**STATED GOAL:** Format the records from the line containing "As shown in the picture, how" through the end of the records as a two-column CSV with the header input,output. Give one row per record, with its text and its answer each in a single quoted field and any line breaks replaced by spaces.

Dataset excerpt:
**********

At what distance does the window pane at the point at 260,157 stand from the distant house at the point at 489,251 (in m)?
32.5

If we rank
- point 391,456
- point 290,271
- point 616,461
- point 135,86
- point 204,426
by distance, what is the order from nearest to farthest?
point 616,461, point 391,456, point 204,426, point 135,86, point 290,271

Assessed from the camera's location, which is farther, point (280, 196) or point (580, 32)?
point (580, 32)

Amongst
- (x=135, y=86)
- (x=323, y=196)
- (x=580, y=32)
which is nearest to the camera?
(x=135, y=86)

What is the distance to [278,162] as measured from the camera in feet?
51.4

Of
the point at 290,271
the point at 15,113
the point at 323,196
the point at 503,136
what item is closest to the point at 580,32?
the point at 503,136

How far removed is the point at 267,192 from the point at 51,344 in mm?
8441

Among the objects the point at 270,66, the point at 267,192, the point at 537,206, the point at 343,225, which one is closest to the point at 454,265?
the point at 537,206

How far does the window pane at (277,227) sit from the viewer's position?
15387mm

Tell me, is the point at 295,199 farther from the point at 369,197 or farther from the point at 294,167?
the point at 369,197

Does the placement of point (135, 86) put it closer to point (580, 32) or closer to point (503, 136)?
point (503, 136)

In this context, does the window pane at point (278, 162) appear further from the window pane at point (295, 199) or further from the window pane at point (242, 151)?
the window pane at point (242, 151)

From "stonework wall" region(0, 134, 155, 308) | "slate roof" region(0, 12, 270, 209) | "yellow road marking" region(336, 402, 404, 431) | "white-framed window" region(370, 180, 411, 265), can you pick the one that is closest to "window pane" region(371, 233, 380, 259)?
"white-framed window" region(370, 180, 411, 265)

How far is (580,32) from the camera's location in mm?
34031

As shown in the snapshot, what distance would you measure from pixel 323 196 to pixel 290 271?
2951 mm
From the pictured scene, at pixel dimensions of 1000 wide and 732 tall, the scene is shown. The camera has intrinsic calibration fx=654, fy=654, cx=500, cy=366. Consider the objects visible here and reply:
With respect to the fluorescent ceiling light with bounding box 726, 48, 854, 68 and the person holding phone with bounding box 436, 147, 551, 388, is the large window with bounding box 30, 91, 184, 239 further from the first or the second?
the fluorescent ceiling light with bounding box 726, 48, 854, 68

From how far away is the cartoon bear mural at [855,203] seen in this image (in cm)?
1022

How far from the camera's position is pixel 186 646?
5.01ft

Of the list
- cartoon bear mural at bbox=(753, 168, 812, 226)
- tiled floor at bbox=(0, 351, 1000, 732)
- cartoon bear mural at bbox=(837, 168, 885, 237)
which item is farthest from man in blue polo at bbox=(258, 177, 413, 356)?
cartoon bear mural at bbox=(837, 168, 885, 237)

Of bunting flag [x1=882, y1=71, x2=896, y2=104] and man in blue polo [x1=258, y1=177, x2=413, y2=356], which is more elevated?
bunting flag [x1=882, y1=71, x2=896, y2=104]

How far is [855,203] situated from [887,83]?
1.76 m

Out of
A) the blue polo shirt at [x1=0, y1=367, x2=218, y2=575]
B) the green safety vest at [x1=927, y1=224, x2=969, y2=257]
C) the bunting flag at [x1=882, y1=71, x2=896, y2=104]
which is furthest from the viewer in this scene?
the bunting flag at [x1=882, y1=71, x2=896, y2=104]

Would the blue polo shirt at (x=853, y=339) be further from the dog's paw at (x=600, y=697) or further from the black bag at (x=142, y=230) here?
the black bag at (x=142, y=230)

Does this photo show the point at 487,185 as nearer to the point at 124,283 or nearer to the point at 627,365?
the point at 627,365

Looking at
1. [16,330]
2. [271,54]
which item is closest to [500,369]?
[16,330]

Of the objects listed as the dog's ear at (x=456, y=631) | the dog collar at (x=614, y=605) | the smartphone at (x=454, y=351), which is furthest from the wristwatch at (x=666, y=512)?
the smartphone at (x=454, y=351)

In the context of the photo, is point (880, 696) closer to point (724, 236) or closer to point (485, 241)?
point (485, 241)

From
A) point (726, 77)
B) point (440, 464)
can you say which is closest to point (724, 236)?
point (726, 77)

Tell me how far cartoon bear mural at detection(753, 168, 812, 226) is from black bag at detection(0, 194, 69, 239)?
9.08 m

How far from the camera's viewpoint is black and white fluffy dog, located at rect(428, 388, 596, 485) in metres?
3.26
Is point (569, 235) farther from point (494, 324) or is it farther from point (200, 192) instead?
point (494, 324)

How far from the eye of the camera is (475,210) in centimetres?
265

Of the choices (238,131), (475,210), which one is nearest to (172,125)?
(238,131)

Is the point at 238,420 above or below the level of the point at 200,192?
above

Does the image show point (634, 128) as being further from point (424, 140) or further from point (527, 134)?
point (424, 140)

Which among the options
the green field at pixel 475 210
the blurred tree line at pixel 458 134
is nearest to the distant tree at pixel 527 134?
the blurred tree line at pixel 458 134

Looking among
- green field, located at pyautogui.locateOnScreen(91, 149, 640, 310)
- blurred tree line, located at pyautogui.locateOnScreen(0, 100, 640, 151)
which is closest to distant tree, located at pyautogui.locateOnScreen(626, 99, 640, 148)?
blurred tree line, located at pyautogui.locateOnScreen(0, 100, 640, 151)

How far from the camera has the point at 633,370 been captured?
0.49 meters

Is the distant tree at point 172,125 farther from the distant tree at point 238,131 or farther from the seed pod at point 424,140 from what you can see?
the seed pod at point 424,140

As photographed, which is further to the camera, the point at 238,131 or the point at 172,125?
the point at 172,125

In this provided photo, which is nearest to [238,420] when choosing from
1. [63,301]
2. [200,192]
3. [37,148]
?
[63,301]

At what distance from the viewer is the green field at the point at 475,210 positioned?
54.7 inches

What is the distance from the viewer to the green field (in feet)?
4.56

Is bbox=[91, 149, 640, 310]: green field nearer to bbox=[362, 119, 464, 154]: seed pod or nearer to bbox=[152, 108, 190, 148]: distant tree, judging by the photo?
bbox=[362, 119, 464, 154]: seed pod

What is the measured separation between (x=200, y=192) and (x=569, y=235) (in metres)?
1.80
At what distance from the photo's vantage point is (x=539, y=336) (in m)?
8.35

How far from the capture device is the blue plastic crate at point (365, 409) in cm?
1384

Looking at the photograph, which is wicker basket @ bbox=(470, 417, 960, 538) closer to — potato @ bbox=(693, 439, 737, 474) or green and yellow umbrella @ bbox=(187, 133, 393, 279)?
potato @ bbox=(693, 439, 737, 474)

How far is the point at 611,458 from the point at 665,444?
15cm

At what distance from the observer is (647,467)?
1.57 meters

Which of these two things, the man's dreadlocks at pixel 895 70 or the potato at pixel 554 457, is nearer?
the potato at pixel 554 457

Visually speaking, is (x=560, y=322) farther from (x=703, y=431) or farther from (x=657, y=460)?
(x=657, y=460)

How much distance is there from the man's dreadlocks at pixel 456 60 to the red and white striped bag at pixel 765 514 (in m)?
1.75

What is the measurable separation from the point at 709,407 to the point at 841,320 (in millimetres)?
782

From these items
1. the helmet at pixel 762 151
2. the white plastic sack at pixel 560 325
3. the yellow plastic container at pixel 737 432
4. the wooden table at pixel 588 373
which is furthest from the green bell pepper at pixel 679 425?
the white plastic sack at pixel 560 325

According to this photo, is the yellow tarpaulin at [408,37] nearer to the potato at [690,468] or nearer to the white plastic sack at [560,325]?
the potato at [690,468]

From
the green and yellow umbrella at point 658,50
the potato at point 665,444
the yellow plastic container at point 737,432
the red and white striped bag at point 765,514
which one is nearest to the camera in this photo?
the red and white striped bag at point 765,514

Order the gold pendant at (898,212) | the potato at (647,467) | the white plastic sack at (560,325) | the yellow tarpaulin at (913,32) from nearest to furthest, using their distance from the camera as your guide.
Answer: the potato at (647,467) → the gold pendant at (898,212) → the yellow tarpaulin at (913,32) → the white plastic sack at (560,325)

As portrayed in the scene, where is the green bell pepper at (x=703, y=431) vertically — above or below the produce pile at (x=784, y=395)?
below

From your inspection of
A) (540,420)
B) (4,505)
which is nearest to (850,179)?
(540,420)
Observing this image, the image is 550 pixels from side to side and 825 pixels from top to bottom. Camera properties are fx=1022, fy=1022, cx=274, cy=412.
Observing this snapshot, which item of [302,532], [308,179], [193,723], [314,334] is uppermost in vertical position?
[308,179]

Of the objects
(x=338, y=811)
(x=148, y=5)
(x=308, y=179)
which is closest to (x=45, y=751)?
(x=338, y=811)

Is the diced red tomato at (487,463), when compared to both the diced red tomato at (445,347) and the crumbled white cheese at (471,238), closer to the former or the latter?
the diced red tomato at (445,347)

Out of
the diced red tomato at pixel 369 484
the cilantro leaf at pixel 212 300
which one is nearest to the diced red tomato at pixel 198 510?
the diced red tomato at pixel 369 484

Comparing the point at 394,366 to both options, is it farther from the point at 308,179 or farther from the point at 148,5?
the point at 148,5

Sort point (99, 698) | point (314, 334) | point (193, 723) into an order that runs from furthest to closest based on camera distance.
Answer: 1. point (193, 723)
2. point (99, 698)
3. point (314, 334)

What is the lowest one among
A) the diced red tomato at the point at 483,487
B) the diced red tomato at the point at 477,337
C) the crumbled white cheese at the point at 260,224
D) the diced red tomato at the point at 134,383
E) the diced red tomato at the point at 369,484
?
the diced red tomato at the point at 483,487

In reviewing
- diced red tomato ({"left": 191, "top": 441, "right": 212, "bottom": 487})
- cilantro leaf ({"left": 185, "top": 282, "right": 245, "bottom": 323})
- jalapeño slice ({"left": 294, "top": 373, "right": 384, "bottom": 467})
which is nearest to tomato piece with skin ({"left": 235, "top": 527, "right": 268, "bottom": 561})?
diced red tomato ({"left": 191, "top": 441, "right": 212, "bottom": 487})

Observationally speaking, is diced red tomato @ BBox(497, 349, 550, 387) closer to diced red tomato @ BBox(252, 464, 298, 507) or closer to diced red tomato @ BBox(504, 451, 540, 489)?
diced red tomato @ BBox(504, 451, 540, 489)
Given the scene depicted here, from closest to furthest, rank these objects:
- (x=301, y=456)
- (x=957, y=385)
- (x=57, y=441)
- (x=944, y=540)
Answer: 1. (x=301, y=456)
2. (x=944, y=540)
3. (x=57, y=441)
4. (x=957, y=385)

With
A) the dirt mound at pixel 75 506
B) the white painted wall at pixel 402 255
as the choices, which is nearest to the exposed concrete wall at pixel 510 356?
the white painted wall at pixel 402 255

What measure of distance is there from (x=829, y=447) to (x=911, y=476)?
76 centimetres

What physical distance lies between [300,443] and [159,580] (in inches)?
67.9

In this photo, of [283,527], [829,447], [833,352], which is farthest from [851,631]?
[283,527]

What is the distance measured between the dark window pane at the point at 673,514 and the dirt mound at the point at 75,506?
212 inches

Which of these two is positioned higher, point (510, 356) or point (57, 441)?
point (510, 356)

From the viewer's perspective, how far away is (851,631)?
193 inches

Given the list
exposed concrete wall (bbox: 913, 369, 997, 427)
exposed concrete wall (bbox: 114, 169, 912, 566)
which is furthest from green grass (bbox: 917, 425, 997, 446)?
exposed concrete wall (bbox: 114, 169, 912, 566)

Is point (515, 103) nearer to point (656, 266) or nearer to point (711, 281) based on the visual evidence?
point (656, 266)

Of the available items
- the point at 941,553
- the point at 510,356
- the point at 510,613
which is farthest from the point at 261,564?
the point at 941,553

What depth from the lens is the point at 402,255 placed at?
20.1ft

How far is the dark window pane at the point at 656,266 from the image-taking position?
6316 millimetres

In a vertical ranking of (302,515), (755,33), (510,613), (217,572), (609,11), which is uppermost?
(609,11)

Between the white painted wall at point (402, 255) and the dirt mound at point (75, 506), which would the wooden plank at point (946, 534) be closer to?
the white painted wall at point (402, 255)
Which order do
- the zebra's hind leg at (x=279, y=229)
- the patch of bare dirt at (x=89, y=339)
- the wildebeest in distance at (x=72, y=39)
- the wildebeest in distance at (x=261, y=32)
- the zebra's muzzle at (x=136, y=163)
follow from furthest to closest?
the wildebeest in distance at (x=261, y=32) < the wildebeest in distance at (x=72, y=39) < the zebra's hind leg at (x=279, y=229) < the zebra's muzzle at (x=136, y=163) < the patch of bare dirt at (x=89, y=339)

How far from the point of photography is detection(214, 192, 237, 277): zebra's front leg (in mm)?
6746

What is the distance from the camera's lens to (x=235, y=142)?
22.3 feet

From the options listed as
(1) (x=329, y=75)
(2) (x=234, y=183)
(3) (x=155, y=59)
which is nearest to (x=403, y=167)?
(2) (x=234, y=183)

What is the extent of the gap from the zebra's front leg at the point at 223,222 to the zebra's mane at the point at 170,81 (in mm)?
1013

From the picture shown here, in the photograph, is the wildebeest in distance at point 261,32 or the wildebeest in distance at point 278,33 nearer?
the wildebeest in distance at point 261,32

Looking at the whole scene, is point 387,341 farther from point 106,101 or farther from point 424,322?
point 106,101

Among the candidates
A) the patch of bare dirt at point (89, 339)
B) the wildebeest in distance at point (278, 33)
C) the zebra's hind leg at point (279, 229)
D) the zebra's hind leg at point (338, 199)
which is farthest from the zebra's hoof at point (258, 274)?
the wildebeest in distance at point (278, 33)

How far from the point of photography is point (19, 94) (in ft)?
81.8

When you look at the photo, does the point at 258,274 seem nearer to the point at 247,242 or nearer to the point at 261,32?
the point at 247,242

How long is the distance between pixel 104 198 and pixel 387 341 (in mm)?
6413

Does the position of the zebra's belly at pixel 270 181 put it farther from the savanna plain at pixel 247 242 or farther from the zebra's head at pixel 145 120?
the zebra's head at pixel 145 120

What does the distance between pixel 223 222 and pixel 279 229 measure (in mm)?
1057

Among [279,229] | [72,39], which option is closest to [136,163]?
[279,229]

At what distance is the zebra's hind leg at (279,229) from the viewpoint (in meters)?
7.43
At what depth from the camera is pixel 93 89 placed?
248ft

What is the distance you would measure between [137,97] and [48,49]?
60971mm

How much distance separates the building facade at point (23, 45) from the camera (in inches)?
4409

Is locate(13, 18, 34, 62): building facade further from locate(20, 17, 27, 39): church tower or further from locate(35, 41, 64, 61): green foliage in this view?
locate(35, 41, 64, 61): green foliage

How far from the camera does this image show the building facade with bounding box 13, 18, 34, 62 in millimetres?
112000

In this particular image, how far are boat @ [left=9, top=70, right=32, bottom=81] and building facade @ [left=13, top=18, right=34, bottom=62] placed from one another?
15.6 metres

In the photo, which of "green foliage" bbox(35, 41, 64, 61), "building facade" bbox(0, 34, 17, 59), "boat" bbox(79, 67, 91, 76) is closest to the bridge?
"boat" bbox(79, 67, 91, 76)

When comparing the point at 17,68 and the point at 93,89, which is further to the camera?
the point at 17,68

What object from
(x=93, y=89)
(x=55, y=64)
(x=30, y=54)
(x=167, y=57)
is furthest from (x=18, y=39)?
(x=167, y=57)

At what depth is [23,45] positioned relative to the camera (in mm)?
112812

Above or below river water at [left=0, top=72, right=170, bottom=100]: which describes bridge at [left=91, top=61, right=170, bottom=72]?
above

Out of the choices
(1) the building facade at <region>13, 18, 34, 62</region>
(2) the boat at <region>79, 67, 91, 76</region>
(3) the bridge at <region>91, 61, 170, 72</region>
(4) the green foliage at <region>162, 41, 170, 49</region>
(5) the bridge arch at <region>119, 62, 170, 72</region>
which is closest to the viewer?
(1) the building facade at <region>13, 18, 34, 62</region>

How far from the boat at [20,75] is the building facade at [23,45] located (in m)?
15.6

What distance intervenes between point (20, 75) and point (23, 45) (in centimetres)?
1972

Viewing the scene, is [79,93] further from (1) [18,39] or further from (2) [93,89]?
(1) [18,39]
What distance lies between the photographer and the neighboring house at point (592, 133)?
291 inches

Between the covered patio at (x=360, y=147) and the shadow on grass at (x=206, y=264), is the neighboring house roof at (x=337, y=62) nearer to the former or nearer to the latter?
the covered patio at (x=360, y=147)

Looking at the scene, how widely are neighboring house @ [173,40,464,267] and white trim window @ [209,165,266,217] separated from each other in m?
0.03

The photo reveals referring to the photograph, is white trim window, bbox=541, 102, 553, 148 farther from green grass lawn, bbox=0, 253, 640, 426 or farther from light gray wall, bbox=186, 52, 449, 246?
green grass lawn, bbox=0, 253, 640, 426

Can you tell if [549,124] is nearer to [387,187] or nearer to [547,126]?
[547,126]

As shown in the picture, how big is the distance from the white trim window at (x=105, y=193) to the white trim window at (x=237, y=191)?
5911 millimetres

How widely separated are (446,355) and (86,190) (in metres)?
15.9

**********

**RESPONSE TO THIS EXERCISE:**
input,output
"As shown in the picture, how big is the distance from the white trim window at (x=105, y=193) to the white trim window at (x=237, y=191)?","5911 millimetres"
"How widely separated are (446,355) and (86,190) (in metres)?","15.9"